Camus deixou-nos o aviso, que até agora parecia irrelevante, de que este tipo de vírus se mantém por “dezenas de anos a dormir nos móveis e nas roupas”, como, de fato, reapareceu e assim se propaga, 80 anos depois da peste imaginária de 1940. Atualmente, com o avanço das pesquisas científicas e relatos oficiais sobre o Coronavírus, as autoridades sérias e comprometidas com o bem comum, que estudam freneticamente a doença e uma possível vacina para a cura, indicam até o tempo que o vírus pode sobrevier em superfícies de todo tipo: metal, madeira, tecido, plástico, com suas variações, que nos obrigam a tomar todos os cuidados no manuseio diário dos produtos que necessitamos para viver e sobreviver.
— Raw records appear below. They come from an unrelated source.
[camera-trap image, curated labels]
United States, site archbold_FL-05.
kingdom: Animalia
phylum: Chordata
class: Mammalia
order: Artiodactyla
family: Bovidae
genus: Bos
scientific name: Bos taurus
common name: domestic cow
Um clássico, segundo Italo Calvino, que escreveu obras memoráveis como Cidades Invisíveis, O Visconde Partido ao Meio, Il Barone Rampante e O Cavaleiro Inexistente, entre tantos outros “...é um livro que nunca terminou de dizer aquilo que tinha a dizer”.
Na França, por exemplo, Paris é Uma Festa (1964), de Ernest Hemingway, obteve um súbito aumento de público interessado, após os atentados terroristas do Bataclan, ocorridos em novembro de 2015. O mesmo houve com Notre-Dame de Paris (1831), de Victor Hugo, que teve uma versão equivocada como O Corcunda de Notre-Dame, onde o incêndio de grandes proporções na catedral, em 2019, trouxe de volta grande interesse pela obra.
Com a Pandemia do novo Coronavírus, em 2020, chegou a vez de “A Peste” e suas coincidências temáticas do enredo e as reflexões sobre a condição humana, nos mostrar como os livros clássicos têm a grandeza de nos fazer refletir sobre as grandes questões e acontecimentos da nossa história. Há uma clara defesa do autor da necessidade do combate ao totalitarismo político vigente na década de 1940, nos moldes do que atuavam os filósofos gregos antigos, como Sócrates, Platão e Aristóteles, na sua Atenas da era antes de Cristo.
Em terras tupiniquins e nos equivalentes campeões de contágios, como EUA, Inglaterra e Rússia, que tratamos no artigo anterior (O Que Tem em Comum os Líderes Mundiais dos Contágios da COVID-19?) temos mais uma constatação histórica de negacionismo, alguns antes e durante; outros apenas no início e com a necessária mudança de postura diante do caos que se instalou na rede pública de saúde e as dezenas de milhares de mortos. E a história, naturalmente, tratará de nos confirmar as consequências das ações do tipo de governante a quem decidimos confiar os desígnios das nações.
"A história mostrou mais de uma vez como os destinos dos maiores impérios foram decididos pela saúde de seu povo e de seu exército; não há mais dúvida de que a história das crenças epidêmicas deve ser uma parte inseparável da história cultural da humanidade. As epidemias correspondem a grandes sinais de alerta que mostram ao verdadeiro estadista que um distúrbio ocorreu no desenvolvimento de seu povo, que nem mesmo uma política caracterizada pelo desinteresse pode negar." (ROSEN, George - Da polícia médica à medicina social. Rio de Janeiro, Ed. Graal, 1979).
Como consequência de toda ação política há o rumo que a sociedade encontrará e não temos dúvida que é a ciência e o conhecimento técnico das pragas, dos vírus e das consequentes doenças, que continuará a nos manter livres para viver com saúde e liberdade, com todos os custos decorrentes.
"... o preço da liberdade é a eterna vigilância, sejam os mosquitos a ameaça, ou as vis intenções do homem." (BREILH, Jaime - Epidemiologia: economia, medicina e política, Santo Domingo, SESPAS - 1980)
Minha mãe, Hermelinda Lovison, na sua simplicidade no trato com as coisas da vida e da filosofia, sempre me dizia para eu estar atento, vigiar ao meu redor para que nada de mal me acontecesse. E este alerta, bem aprendido e aplicado – que pode ser o custo da liberdade, segundo Breilh –vale para tudo e para todos e eu, naturalmente, recomendo fortemente.